Nick Duesbery* and George Vande Woude

Van Andel Institute, 333 Bostwick Avenue NE, Grand Rapids, MI 49503, USA.

Summary: The small guanosine triphosphatase KRAS and the protein kinases BRAF, which is a mitogen-activated protein kinase kinase kinase (MAPKKK), and mitogen-activated protein kinase kinase 1 and 2 (MAPKK1/2, also known as MKK1/2 or MEK1/2) are signaling partners in the MAPK signal transduction pathway. They are involved in many biological processes and play crucial roles during embryonic development. When inappropriately expressed, KRAS, BRAF, and MEK1/2 are also frequently implicated in tumor progression. Hence, it might reasonably have been predicted that either loss- or gain-of-function germline mutations in the genes that encode them would cause embryonic death.

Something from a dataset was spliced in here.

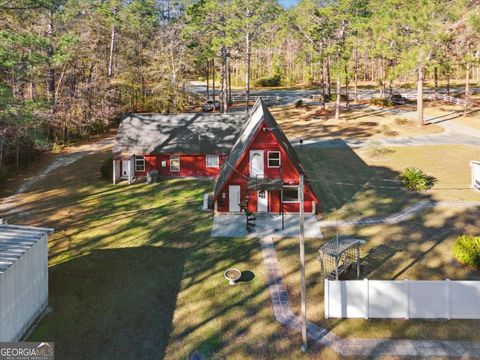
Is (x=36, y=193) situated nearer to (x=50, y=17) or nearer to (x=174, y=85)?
(x=50, y=17)

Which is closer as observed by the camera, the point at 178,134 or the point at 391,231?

However, in a surprising development, two articles report that germline mutations in the KRAS, BRAF, and MEK1/2 genes are associated with cardio-facio-cutaneous (CFC) syndrome. This unexpected discovery demonstrates that mutations in KRAS, BRAF, and MEK can pass through the germline to cause specific developmental syndromes. This finding will undoubtedly stimulate further research into the function of these proteins in development and in both inherited and sporadic cancers.

*Corresponding author. E-mail, nick.duesbery{at}vai.org

Citation: N. Duesbery, G. Vande Woude, BRAF and MEK Mutations Make a Late Entrance. Sci. STKE 2006, pe15 (2006).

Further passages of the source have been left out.